TripActions confirmed that product enhancements will be forthcoming, but disputed Skift’s characterizations of them.
“We are investing in our personal travel experience to enhance ease of use, improve the user experience, and add functionality to easily add traveling family members to an itinerary — all to make the experience the best possible for our existing business travel users,” said TripActions spokesman Greg Perotto Friday.
Perotto said enterprise clients in particular have requested such product improvements, particularly for “executive and administrative assistants who book travel on behalf of their organization’s executives, many of whom extend work trips for leisure with their spouses and/or family.”

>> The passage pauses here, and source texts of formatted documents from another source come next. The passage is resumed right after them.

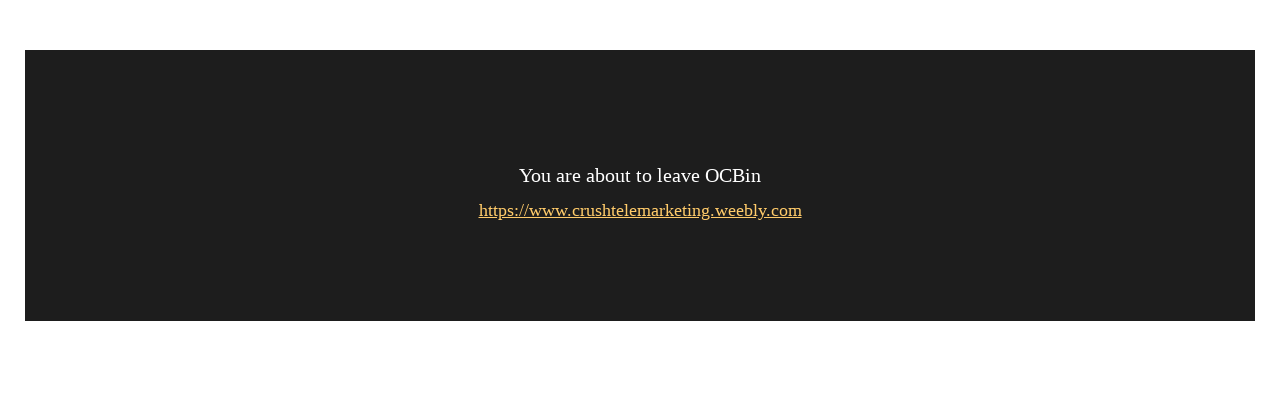

--- FILE ---
content_type: text/html; charset=UTF-8
request_url: https://www.ocbin.com/out.php?url=https://www.crushtelemarketing.weebly.com
body_size: 745
content:
<html>
<head>
    <meta charset="UTF-8">
    <meta name="viewport" content="width=device-width">
    <title>
        Out Link
    </title>
    <meta http-equiv="Content-Type" content="text/html; charset=utf-8">
    <link rel="shortcut icon" href="https://www.ocbin.com/favicon.ico" type="image/x-icon">
    <link rel="stylesheet" type="text/css" href="https://www.ocbin.com/css/core.css">
    <link href="https://fonts.googleapis.com/css?family=Rubik" rel="stylesheet">
</head>
<body>

<style type="text/css">
body {
    overflow: hidden;
    margin: 0;
}

.out {
    overflow: hidden;
    margin-left: 25px;
    margin-right: 25px;
    margin-top: 50px;
    margin-bottom: 50px;
    padding-left: 25px;
    padding-right: 25px;
    padding-top: 100px;
    padding-bottom: 100px;
    background-color: #1d1d1d;
}
.out-text {
    overflow: hidden;
    text-align: center;
    font-family: var(--default-font);
    font-size: 20px;
    line-height: 50px;
    color: #ffffff;
}
.out-link {
    font-family: var(--default-font);
    font-size: 18px;
    text-align: center;
}
.out-link a:link, .out-link a:visited, .out-link a:active {
    color: #ffcb6a;
}
.out-link a:hover {
    text-decoration: underline;
}
</style>


<div class="out">

    <div class="out-text">
        You are about to leave OCBin
    </div>
    <div class="out-link">
        <a href="https://www.crushtelemarketing.weebly.com">https://www.crushtelemarketing.weebly.com</a>
    </div>

</div>


<script defer src="https://static.cloudflareinsights.com/beacon.min.js/vcd15cbe7772f49c399c6a5babf22c1241717689176015" integrity="sha512-ZpsOmlRQV6y907TI0dKBHq9Md29nnaEIPlkf84rnaERnq6zvWvPUqr2ft8M1aS28oN72PdrCzSjY4U6VaAw1EQ==" data-cf-beacon='{"version":"2024.11.0","token":"646ca904dda54f99aa301d38032decc1","r":1,"server_timing":{"name":{"cfCacheStatus":true,"cfEdge":true,"cfExtPri":true,"cfL4":true,"cfOrigin":true,"cfSpeedBrain":true},"location_startswith":null}}' crossorigin="anonymous"></script>
</body>
</html>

Perotto added that the move doesn’t represent a strategy shift as the improved personal travel features would only be available to TripActions’ business clients. He added that TripActions has no plans to sell travel directly to consumers.
TripActions, based in Palo Alto, California, has always enabled employees of its business travel clients to book leisure travel by toggling from a “business trip” to “personal trip,” and to pay for it with a personal credit card after searching for flights, hotels, cars and trains. These sorts of trips are currently an option, and will continue to be available, for corporations that want to enable their employees to books such non-business trips.
The company, which has raised $1.1 billion in total funding, according to Crunchbase, including $125 million in financing in June, clearly intends to invest in improvements both to its leisure and core business travel offerings.
It’s common for travel agencies to offer both corporate and leisure travel services, although usually this is carried out by different divisions within an agency.
In late March, TripActions generated unfavorable headlines when CEO Ariel Cohen informed some 100 employees over a Zoom call that the company would lay them off. Ultimately, some 275 workers felt that ax at that time.
With travel — and particularly business travel —facing an uneven recovery, many companies are looking to transform their businesses.
Leisure travel could be an incremental revenue stream for TripActions. There are good reasons the company apparently does not intend to market direct to consumers and compete with major players because that playing field would be daunting to break into.
Said Perotto: “To confirm, there is no change in our strategy; users must be part of an organization that is a customer of TripActions to use our platform, and TripActions has no plans to launch or sell direct to the consumer or leisure travel market.”
UPDATED:This story has been updated to include TripActions’ take on its upcoming new features.
CORRECTION: This story was corrected to remove a reference to the features’ purported product name, Lemonade, and to change the number of March layoffs to 275.